* **WHAT IS REQUIRED**:
Quote the records word for word, beginning at the line containing "What is the" and continuing through the line containing "10809 millimetres".

* **EXERCISE MATERIALS**:

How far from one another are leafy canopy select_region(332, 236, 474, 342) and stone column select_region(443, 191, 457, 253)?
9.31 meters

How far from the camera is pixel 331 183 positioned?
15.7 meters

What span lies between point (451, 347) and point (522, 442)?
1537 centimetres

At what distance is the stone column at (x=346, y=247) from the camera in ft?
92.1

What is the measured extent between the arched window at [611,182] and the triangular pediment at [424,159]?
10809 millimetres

---

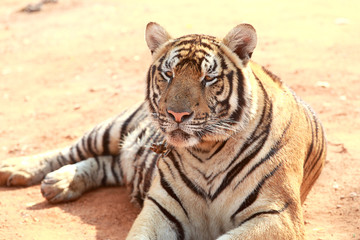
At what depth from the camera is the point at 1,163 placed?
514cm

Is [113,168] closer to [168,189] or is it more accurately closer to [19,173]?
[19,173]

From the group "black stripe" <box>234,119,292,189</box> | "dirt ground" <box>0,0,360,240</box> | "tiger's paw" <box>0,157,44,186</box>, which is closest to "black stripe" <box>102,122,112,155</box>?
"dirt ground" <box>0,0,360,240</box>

* **CORRECT OUTPUT**:
What is the measured extent between the arched window at [611,182] and the triangular pediment at [424,159]?
10809 millimetres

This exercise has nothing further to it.